Phishing scams are not new and neither are fake surveys that promise fabulous prizes to anyone willing to click on a few links. However, a new scheme seen on Facebook combines the two in an attempt to steal login credentials and redirect unsuspecting users towards websites that earn the fraudsters a commission.
This particular plot, discovered by Hoax Slayer
, advertises a replacement for Craigslist adult section.
The post that deploys the whole thing looks something like this:
Basically wanted to let you know due to the fact craig's list diabled their [expletive] section i released my own profile right here on facebook and i have a good video there also in the event your wanting for a great escort message me,
I am nineteen yr old and also I never do drugs and have no stds give it a look, tell me what you think.[link]
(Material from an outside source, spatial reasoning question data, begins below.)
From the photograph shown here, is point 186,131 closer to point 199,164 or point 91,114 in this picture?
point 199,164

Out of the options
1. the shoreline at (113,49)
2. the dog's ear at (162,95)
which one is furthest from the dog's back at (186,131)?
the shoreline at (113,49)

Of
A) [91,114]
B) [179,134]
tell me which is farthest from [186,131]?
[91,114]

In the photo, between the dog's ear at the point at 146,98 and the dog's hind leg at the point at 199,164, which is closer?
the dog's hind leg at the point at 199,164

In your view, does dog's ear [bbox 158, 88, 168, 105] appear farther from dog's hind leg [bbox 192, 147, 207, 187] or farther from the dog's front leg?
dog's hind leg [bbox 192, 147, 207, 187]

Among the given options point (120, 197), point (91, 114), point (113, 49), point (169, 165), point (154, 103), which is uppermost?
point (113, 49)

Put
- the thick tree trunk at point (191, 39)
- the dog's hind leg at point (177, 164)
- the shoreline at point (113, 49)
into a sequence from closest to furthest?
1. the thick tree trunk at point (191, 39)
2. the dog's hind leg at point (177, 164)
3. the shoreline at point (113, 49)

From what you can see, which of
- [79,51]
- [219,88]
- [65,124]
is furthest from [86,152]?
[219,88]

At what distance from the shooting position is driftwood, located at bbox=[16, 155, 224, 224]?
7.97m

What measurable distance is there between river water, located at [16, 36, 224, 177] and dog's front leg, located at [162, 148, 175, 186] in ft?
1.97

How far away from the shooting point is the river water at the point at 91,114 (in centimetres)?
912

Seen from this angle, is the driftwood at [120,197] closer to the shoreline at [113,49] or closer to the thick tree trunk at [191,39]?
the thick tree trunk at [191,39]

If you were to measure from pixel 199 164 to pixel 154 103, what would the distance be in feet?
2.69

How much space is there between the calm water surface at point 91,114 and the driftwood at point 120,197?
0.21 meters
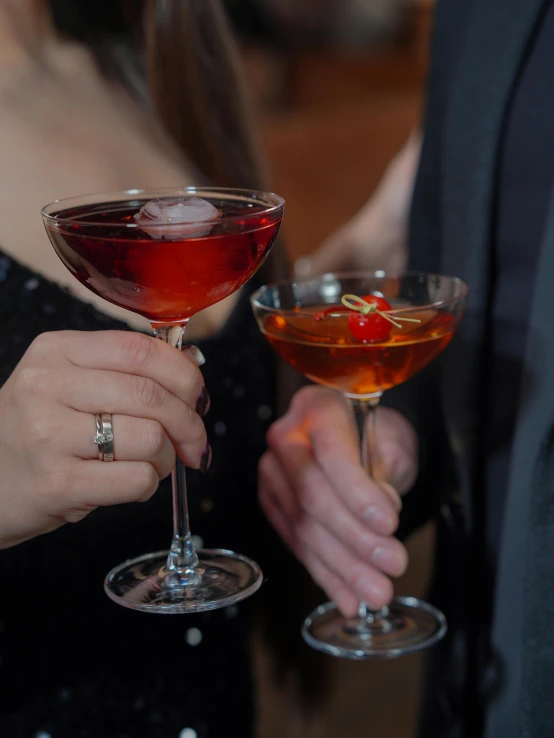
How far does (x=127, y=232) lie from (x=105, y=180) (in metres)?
0.43

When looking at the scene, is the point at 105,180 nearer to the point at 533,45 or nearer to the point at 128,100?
the point at 128,100

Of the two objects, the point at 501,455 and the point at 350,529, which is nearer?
the point at 350,529

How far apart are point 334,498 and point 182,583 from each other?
0.61ft

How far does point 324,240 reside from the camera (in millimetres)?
2621

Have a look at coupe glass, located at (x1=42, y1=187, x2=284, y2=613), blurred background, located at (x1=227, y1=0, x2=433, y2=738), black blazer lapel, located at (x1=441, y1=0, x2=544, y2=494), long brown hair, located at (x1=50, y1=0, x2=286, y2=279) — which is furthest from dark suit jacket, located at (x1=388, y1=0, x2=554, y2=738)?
blurred background, located at (x1=227, y1=0, x2=433, y2=738)

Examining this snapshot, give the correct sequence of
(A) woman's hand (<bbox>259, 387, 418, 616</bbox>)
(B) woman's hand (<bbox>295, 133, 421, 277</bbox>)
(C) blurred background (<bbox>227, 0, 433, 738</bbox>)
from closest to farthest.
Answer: (A) woman's hand (<bbox>259, 387, 418, 616</bbox>)
(B) woman's hand (<bbox>295, 133, 421, 277</bbox>)
(C) blurred background (<bbox>227, 0, 433, 738</bbox>)

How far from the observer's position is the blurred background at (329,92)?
8.30ft

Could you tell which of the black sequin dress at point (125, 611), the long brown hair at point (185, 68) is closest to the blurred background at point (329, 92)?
the long brown hair at point (185, 68)

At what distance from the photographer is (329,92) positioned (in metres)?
2.74

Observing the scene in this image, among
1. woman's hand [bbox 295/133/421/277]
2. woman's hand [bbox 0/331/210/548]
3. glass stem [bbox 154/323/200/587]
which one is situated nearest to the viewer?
woman's hand [bbox 0/331/210/548]

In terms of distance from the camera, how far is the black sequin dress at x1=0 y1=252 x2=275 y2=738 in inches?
31.1

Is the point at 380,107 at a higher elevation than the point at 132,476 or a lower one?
higher

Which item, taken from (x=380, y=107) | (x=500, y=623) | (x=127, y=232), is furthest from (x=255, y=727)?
(x=380, y=107)

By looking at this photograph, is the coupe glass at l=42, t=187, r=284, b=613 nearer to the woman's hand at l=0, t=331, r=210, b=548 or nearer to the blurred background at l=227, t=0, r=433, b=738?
the woman's hand at l=0, t=331, r=210, b=548
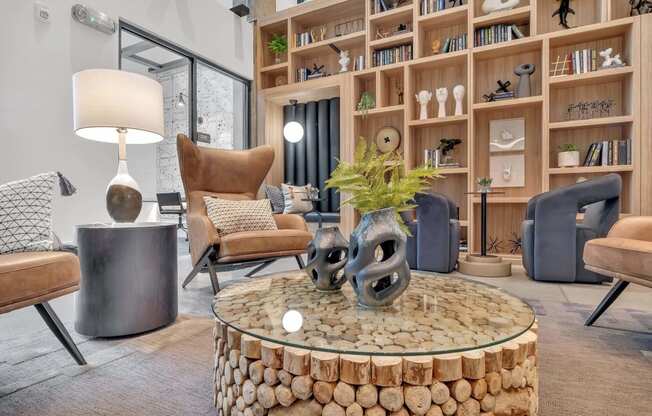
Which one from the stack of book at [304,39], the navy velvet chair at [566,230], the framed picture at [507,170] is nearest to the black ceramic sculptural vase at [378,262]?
the navy velvet chair at [566,230]

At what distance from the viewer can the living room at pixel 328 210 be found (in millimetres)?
916

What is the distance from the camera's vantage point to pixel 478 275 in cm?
310

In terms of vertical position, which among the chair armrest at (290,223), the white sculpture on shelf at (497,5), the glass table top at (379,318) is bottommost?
the glass table top at (379,318)

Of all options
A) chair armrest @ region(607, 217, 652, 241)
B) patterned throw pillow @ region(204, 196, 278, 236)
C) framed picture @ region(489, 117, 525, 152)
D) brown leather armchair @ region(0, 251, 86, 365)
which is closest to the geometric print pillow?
brown leather armchair @ region(0, 251, 86, 365)

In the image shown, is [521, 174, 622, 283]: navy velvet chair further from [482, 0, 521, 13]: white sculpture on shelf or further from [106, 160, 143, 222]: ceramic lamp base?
[106, 160, 143, 222]: ceramic lamp base

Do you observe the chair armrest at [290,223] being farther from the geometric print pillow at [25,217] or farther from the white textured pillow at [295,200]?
the geometric print pillow at [25,217]

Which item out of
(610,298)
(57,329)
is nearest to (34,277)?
(57,329)

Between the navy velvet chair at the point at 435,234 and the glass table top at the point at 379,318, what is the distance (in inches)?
71.7

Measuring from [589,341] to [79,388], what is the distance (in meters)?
1.98

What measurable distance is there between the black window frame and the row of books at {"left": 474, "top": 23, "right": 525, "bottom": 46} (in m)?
3.06

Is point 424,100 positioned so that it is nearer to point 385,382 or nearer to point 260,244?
point 260,244

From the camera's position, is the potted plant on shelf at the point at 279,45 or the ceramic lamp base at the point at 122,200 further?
the potted plant on shelf at the point at 279,45

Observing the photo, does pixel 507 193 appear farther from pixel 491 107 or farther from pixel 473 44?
pixel 473 44

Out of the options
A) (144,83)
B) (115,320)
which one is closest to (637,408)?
(115,320)
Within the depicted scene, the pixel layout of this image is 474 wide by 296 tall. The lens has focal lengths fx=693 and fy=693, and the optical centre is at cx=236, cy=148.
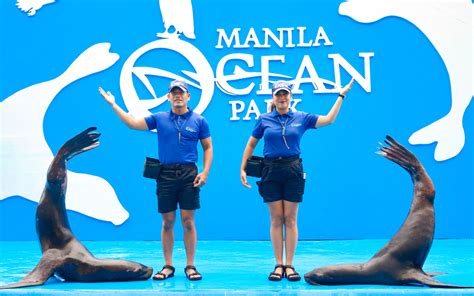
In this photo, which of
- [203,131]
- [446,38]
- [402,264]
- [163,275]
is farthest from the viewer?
[446,38]

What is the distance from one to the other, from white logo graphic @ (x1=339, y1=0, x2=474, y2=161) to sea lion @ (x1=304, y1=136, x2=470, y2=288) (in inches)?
107

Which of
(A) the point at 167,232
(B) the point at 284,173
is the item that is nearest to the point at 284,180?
(B) the point at 284,173

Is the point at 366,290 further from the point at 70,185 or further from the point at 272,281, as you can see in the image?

Curious internauts who click on the link are taken to a fake Facebook profile. This appears to be only a redirection page since the victim is almost immediately redirected to another website that cleverly replicates the social network’s official login webpage.
Those who fall for it and provide their usernames and passwords are not off the hook yet. They’re redirected to a classic survey site that attempts to lure them further by promising all sorts of prizes.
While some survey sites earn a commission for the scammers simply for the traffic they take their way, others are far more dangerous.
More recent variants ask the victim to provide personal information such as name, email address and a mobile phone number. These details may not seem much, but for a clever social engineer they could be highly valuable.
Furthermore, once users enter their phone number, they might find themselves subscribed to all sorts of mobile services that cost money.
That’s why we advise users to act with caution whenever they’re presented with such shady-looking posts.